Hace unos doce años aproximadamente decidimos hacer una ruta por Asturias. Estaba embarazada de mi hija mayor, y vimos una buena oportunidad de hacer un recorrido por el Norte antes de aumentar la familia.

Nos dedicamos a recorrer Asturias de un extremo a otro, sobre todo, por los pueblos que nos despertaban un mayor interés, y en total hicimos unos 3.200 km. en 10 días.

Por mi estado, la dieta no era importante, ya sabéis la mayoría, que tenemos la excusa perfecta para hacerlo, porque pensamos que es todo para el bebe y con esa disculpa fuimos probando la amplia gastronomía del lugar.

Todo el que ha disfrutado de los manjares del lugar, sabe que la cantidad que ponen es exagerada, sirven mínimo para el doble de los comensales que acuden a comer, en este caso, sólo éramos dos más mi bebe sentados en una mesa de cuatro.

En un sitio en concreto, en Ribadesella, nos pusieron una parrillada de marisco y pescado de tal magnitud que la bandeja la tuvieron que poner en diagonal, y aun así, asomaba por las dos esquinas de la mesa.
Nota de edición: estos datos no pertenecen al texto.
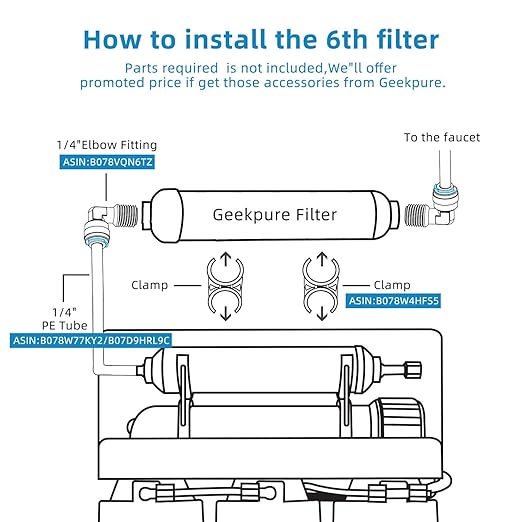 How to install the 6th filter

Parts required  is not included,We"ll offer promoted price if get those accessories from Geekpure.

1/4"Elbow Fitting
ASIN:B078VQN6TZ

To the faucet

Geekpure Filter

Clamp

Clamp
ASIN:B078W4HFS5

1/4"
PE Tube
ASIN:B078W77KY2/B07D9HRL9C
Por no hablar del paisaje, que es espectacular, es un gusto y un gozo mirar hacia cualquier lugar. La verdad que disfrutamos un montón y lo tengo grabado en mi retina como un gran recuerdo del que no tengo ninguna intención de olvidar, todo lo contrario, lo revivo cada vez que tengo ocasión.
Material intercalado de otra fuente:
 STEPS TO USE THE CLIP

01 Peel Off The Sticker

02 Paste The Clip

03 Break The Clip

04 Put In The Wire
Una de las noches después de mucho rodar, pensamos en cenar cerca de donde pernoctábamos, para ir pronto a descansar.

Mi pareja leyendo la carta se dirigió a la chica que nos atendía y le preguntó:

  • Perdona ¿Qué es esto que pone aquí que dice Pulpo con Patines?
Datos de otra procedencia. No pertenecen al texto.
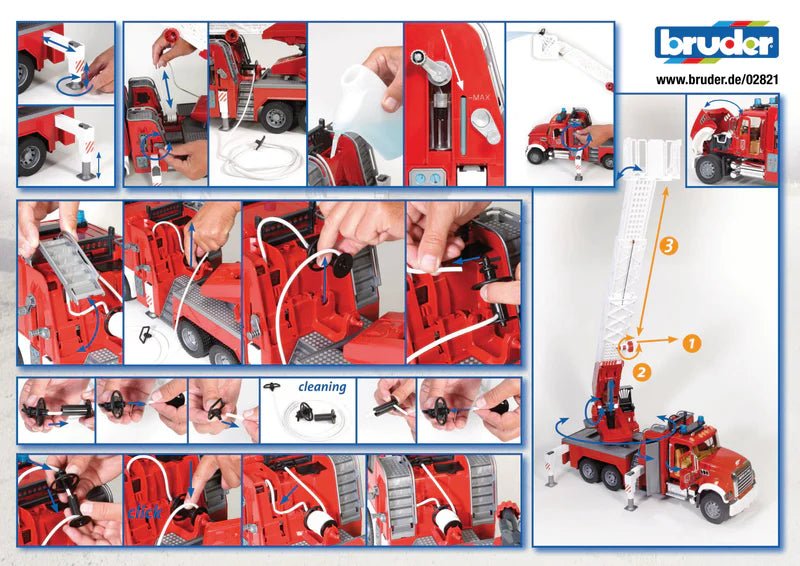 bruder
www.bruder.de/02821

MAX

3
1
2

cleaning

click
La camarera y yo nos quedamos mirando y nos empezamos a reir a carcajadas. El plato realmente era Pulpo con Patatines.

Esto me dio para pensar y reflexionar:

¿Cuántas veces vemos, leemos, pensamos y creemos lo que se supone que es?

¿Cómo actuamos en cosas más importantes de la vida en las que interpretamos lo que creemos que pone?

Muchas veces tenemos malos entendidos con otras personas que consiguen mínimo hacernos pasar un mal día, por no decir,  que durante largo tiempo, se nos queda ese mal rollo metido en el cuerpo, haciéndonos actuar de forma estúpida y pasando malos momentos.

En este caso quedó como una anécdota graciosa, pero, nos puede ocasionar un enfrentamiento, el interpretar o creer lo que hemos visto o leído a nuestra manera. Lo cierto es que las discusiones , los conflictos y los malentendidos pueden empañar cualquier tipo de relación,  sea familiar, de amistad, amorosa, o entre compañeros de trabajo. Lo ideal es resolver ese conflicto a tiempo para intentar estrechar lazos y no romper la relación.

Se me viene a la mente una frase de Mafalda que dice:

“Que lo urgente no te impida ocuparte de lo importante”

A partir de ahora ojos y oídos abiertos de par en par, estar atentos para entender lo que ha pasado y dar prioridad a lo importante que son todas las personas que comparten nuestro camino y hacen nuestra vida más plena y feliz.